Ein Buch der Witwe von Egon Bahr

Sicher ist: Es werden nicht die letzten Signale nach Moskau aus der Sammlungsbewegung und ihrem Umfeld gewesen sein. Anfang Dezember erscheint im Frankfurter Westend-Verlag das Buch "Warum wir Frieden und Freundschaft mit Russland brauchen". Herausgeberin ist Adelheid Bahr, die Witwe des SPD-Ost-Politikers Egon Bahr, die auch mehrere Texte ihres verstorbenen Mannes beisteuert. Verpflichten konnte sie für den Sammelband auch mehrere Schlüsselfiguren von #Aufstehen, etwa Lafontaine, Antje Vollmer, den Willy-Brandt-Sohn und Historiker Peter Brandt. Außerdem schreiben der CSU-Politiker Peter Gauweiler, der immer wieder mit Lafontaine auf Podien saß. Und Ex-SPD-Chef Matthias Platzeck sowie Ex-Bundesarbeitsminister Norbert Blüm, CDU. Die beiden Ex-Politiker waren vom Wagenknecht-Vertrauten Diether Dehm für einen Auftritt beim Jahresauftakt der Linkspartei im Januar verpflichtet worden, hatten aber nach Streit um die Veranstaltung kurzfristig wieder abgesagt.

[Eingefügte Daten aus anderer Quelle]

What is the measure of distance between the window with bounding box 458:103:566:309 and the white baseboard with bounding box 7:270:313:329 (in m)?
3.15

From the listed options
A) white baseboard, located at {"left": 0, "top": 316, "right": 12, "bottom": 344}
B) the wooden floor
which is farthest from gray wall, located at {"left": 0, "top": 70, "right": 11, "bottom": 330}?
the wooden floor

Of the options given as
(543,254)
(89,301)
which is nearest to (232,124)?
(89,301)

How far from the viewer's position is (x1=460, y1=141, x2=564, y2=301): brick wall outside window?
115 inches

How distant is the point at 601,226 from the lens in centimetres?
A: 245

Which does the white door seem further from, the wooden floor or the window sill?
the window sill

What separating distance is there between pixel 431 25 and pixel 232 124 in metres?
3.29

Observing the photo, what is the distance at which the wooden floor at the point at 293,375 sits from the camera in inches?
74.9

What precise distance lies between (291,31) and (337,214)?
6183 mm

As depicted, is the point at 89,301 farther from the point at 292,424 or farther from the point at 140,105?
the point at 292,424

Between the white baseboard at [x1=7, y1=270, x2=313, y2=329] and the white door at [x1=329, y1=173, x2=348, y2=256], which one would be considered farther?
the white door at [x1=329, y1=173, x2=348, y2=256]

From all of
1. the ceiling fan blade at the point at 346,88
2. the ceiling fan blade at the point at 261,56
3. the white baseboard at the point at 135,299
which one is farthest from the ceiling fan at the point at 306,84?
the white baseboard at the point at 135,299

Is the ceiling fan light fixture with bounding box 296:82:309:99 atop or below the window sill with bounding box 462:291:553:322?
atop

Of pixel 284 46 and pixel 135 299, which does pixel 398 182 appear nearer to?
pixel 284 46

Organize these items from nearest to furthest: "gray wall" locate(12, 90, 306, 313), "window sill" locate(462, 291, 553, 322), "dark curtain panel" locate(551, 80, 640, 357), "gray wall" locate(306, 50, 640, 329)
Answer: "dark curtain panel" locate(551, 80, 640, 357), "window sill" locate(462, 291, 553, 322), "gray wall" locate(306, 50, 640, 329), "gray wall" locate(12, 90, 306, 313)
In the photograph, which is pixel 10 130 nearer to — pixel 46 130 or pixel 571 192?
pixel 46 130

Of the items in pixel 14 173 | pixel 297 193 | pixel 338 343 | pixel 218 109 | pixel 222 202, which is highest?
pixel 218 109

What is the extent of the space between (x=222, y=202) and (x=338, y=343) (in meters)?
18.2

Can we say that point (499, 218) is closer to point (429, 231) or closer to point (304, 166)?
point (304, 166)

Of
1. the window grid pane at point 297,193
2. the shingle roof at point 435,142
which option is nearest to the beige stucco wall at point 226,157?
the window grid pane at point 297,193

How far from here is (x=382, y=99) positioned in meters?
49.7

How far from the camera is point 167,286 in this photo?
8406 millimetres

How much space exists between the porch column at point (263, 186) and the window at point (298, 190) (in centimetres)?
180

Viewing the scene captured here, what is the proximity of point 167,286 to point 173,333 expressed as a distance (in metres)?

Aus dem Westend-Verlag heißt es, die Idee für das Buch sei im Frühjahr entstanden, als eine Umfrage ergab, dass eine Mehrheit der Deutschen sich eine Annäherung an Russland wünsche. Die Veröffentlichung des Aufrufs erfolge "komplett losgelöst" von dem Projekt #Aufstehen, versichert ein Verlagssprecher. Mit anderen Worten: Nicht jede der 20 Persönlichkeiten, die im Bahr-Buch für Frieden und Freundschaft mit Russland plädieren, hat sich auch für die Sammlungsbewegung gewinnen lassen. Einer der Autoren des Sammelbandes ist der ehemalige Bundesaußenminister Sigmar Gabriel.